When they reached an appropriate location, Phoebe set their supplies down with a grunt. It thudded into the sand with a rattle of protofabbed silverware and a clatter of wine bottles.
“That sounded heavy,” Zeus observed.
“It was,” Phoebe confirmed. “But I’ve been keeping up with my strength training even though I’m not obligated.”
Popping the lid, Phoebe unpacked the first of their supplies. Though little of what she’d brought needed to be kept cold, it was easier to just pack it all together rather than build compartments inside the cooler. Thus, the beach towel was chilled when Phoebe unfurled it to lay across the warm sand, counting on solar radiation to bring it to equilibrium.
Three square meters of pink-and-blue striped terrycloth became their base of operations.
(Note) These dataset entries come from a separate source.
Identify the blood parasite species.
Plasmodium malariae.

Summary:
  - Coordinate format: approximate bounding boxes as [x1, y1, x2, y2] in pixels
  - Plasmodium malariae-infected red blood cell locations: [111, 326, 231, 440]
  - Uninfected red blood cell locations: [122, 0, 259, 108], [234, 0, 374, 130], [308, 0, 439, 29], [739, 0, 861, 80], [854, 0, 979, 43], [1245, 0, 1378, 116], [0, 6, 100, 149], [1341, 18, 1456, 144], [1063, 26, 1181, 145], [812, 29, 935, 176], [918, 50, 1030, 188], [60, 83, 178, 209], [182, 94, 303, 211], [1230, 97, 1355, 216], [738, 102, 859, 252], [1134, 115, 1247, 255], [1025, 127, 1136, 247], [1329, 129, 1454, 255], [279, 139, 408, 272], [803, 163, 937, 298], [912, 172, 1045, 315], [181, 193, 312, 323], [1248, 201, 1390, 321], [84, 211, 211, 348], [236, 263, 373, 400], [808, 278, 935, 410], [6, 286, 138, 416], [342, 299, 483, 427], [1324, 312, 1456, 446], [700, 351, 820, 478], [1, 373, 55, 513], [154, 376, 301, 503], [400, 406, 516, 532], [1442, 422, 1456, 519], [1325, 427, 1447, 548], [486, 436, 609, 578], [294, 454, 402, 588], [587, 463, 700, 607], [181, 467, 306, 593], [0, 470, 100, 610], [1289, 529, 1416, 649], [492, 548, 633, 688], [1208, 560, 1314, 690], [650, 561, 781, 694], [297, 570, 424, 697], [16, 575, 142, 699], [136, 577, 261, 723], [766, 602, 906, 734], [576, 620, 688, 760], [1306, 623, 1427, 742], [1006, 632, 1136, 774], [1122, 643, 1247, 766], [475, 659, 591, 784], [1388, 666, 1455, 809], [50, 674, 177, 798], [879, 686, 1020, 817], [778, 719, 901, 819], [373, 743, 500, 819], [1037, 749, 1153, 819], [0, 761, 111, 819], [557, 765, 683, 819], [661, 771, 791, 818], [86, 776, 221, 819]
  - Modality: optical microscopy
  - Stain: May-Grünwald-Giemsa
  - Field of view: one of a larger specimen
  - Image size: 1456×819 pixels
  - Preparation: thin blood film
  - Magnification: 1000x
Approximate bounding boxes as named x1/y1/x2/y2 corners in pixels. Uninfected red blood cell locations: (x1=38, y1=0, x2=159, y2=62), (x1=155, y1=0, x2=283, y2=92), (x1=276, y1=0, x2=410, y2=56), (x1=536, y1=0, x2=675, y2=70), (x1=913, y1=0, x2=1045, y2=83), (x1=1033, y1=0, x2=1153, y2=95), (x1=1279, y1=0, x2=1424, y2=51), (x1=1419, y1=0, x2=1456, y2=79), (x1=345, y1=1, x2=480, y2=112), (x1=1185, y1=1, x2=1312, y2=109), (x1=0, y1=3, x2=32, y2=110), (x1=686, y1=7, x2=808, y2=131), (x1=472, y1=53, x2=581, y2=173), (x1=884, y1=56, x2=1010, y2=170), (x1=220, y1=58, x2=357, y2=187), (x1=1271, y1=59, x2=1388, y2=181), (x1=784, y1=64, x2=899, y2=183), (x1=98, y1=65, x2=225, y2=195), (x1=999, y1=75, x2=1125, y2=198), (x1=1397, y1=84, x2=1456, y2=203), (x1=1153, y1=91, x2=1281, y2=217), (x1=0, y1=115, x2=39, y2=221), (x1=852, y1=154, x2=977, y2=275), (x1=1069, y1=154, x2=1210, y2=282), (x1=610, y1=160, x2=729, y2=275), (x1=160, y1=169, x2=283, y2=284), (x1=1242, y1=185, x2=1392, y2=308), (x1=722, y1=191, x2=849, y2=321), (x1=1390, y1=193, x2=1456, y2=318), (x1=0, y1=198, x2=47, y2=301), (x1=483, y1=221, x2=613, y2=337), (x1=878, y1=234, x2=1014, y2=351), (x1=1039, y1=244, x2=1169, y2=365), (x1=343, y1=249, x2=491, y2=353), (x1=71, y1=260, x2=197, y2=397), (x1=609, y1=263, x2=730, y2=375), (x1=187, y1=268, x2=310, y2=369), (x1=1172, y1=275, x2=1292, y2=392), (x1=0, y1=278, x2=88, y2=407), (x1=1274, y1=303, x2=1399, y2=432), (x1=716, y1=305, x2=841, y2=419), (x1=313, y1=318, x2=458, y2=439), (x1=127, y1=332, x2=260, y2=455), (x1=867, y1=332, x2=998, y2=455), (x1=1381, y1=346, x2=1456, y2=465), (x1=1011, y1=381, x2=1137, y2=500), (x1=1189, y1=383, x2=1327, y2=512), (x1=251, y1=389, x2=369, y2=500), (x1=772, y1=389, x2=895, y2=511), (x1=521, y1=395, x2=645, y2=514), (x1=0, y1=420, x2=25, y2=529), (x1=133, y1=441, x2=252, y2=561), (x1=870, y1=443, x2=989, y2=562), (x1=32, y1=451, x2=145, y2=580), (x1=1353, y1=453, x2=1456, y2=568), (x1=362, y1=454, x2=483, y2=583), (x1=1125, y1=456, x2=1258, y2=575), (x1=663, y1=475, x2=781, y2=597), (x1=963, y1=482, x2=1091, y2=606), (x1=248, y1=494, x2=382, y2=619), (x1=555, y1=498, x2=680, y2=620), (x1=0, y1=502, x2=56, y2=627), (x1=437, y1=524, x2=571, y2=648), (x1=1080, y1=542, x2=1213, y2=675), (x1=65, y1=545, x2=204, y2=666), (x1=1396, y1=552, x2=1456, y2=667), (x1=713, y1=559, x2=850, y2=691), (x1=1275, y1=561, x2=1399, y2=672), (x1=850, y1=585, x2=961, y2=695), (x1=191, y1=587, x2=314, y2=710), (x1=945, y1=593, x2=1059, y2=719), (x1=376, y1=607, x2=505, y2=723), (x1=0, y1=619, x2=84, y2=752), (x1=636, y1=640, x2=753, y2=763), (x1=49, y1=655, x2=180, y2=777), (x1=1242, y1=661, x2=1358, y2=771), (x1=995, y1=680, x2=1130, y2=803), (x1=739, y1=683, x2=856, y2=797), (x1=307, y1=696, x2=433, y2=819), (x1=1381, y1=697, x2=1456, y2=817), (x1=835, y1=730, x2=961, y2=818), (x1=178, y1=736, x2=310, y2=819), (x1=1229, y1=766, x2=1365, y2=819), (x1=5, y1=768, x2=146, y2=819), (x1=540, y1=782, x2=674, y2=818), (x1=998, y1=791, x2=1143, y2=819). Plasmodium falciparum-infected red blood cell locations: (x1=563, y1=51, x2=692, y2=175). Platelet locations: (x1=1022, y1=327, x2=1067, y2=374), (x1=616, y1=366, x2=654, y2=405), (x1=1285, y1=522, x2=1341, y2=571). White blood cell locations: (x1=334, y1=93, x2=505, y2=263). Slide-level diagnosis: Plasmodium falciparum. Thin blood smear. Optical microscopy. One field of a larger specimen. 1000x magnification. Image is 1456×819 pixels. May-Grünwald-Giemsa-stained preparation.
As Phoebe began unpacking the rest, Zeus came to look over her shoulder.
“What have you got in there?” he asked incredulously.
“Six types of handheld fruit, cheese, crackers, two bottles of local wine, the aforementioned UV-reflective skin lotion, a portable music device, a tiny plastic shovel and molds for making castle-reminiscent shapes out of sand, a manually inflatable ball, a Bernoulli-effect disk, two kites, and—in case we decide to stay until dark—a little firewood and an igniter.”
“It’s called a Frisbee,” Zeus said, picking up the Bernoulli-effect disk and twirling it atop one finger.
“OK,” Phoebe said, brightening at the prospect. “Let’s start with that! Oh, wait. Anti-carcinoma protection should probably take priority.”
“You think they wouldn’t cure cancer the instant one of you girls showed signs of aberrant cell division?”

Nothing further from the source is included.